• _What you will do_
Go through the entries and write each one out again unchanged.

• _Data provided_
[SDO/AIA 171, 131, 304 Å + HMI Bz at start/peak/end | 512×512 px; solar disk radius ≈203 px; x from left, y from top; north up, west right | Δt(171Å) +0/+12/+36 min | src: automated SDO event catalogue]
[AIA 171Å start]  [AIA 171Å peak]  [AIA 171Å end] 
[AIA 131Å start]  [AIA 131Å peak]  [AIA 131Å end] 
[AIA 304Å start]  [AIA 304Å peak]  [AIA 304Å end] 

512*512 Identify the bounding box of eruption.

• _Problem solution_
[SDO/AIA 171, 131, 304 Å + HMI Bz at start/peak/end | 512×512 px; solar disk radius ≈203 px; x from left, y from top; north up, west right | Δt(171Å) +0/+12/+36 min | src: automated SDO event catalogue]
[AIA 171Å start]  [AIA 171Å peak]  [AIA 171Å end] 
[AIA 131Å start]  [AIA 131Å peak]  [AIA 131Å end] 
[AIA 304Å start]  [AIA 304Å peak]  [AIA 304Å end] 

512*512 Identify the bounding box of eruption.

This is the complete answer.